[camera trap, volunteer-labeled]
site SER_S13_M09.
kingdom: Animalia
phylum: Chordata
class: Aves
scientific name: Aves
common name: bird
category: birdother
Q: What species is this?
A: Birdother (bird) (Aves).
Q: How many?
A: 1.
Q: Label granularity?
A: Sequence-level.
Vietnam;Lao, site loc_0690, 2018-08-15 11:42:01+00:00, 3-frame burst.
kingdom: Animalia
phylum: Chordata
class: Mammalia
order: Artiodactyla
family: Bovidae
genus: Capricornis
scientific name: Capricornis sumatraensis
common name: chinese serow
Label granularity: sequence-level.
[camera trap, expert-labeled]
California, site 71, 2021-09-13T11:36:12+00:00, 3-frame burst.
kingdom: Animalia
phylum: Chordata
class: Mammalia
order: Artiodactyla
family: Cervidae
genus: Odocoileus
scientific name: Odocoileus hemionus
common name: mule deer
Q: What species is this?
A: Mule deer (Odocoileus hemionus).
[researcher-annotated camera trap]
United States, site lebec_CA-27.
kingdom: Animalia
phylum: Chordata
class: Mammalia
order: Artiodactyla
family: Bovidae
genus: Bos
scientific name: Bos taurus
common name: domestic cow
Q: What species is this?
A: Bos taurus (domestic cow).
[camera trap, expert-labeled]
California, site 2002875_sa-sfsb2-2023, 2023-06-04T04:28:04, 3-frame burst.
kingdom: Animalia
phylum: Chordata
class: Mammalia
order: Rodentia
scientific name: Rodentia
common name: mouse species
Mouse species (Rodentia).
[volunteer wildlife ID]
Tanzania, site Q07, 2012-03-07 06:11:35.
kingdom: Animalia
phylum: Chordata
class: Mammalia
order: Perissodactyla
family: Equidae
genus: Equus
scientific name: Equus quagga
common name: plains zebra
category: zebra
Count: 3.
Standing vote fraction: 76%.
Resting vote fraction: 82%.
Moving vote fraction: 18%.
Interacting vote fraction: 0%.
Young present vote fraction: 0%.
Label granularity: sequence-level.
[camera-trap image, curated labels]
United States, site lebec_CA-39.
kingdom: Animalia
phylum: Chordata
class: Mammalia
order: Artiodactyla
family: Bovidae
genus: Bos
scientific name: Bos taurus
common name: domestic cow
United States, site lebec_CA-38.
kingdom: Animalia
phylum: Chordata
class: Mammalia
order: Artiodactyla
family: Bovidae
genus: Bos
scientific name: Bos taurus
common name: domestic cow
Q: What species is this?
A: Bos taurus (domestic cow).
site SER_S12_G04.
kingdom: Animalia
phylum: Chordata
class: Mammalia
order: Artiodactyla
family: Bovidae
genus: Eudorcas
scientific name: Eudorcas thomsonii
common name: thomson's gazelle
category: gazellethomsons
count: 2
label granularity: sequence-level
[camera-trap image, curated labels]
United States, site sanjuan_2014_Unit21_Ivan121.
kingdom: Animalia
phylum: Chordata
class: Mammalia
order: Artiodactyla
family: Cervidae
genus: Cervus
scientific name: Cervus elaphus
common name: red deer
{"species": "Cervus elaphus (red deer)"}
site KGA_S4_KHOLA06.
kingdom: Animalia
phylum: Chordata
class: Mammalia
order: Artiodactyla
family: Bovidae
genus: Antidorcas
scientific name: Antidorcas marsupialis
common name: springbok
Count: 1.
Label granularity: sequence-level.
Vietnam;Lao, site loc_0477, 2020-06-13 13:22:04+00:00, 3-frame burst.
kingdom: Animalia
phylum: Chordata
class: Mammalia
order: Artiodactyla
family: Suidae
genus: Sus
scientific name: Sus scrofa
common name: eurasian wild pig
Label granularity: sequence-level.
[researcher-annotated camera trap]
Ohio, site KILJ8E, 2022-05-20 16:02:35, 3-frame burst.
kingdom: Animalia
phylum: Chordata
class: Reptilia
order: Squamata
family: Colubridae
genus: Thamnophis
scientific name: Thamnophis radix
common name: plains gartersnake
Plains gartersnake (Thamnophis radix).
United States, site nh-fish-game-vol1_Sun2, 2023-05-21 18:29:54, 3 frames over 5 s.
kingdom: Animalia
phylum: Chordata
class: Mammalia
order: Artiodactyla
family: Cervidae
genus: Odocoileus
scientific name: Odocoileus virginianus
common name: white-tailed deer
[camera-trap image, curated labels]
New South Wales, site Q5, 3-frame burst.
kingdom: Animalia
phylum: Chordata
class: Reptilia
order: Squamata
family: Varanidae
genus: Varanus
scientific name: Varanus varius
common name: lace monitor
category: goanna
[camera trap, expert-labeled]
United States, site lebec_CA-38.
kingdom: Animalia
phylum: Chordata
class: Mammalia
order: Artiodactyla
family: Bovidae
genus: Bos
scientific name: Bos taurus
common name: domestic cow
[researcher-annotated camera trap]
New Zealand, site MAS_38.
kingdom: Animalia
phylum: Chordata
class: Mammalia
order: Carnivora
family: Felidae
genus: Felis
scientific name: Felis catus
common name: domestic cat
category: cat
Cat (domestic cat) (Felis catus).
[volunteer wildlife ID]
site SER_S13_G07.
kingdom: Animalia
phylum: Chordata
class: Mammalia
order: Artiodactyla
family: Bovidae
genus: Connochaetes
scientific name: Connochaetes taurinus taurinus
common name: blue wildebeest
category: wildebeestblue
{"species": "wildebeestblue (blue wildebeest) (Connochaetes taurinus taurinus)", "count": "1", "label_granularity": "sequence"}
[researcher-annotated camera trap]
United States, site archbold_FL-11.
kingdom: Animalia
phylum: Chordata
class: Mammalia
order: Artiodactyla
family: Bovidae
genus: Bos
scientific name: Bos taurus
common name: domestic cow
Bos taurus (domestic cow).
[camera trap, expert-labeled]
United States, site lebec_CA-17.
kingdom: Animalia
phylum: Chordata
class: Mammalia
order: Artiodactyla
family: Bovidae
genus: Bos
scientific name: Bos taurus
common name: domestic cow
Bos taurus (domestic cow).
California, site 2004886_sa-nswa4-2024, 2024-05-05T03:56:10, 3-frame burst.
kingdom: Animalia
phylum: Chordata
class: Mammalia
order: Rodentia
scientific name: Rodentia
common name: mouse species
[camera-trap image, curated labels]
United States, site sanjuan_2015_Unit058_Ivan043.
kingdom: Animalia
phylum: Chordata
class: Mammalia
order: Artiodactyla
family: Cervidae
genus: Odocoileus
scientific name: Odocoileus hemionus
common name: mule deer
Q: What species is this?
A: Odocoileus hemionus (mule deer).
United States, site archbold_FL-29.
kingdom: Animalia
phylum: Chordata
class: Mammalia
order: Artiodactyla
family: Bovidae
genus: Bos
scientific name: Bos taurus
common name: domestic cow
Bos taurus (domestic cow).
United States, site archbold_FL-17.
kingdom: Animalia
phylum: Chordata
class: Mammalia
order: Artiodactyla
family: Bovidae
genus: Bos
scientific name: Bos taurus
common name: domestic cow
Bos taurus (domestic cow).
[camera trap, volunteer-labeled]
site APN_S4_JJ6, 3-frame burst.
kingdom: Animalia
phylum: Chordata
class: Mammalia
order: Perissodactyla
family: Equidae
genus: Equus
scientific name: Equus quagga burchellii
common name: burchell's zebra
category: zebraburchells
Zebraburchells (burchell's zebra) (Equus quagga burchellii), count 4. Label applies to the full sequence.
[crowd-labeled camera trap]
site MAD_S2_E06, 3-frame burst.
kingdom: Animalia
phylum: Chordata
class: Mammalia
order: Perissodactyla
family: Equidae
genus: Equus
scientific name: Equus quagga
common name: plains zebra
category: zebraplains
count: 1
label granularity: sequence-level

> Assignment
Among the entries, find every line holding "deer" and return it.

> Answer below
common name: mule deer
A: Mule deer (Odocoileus hemionus).
common name: red deer
{"species": "Cervus elaphus (red deer)"}
common name: white-tailed deer
common name: mule deer
A: Odocoileus hemionus (mule deer).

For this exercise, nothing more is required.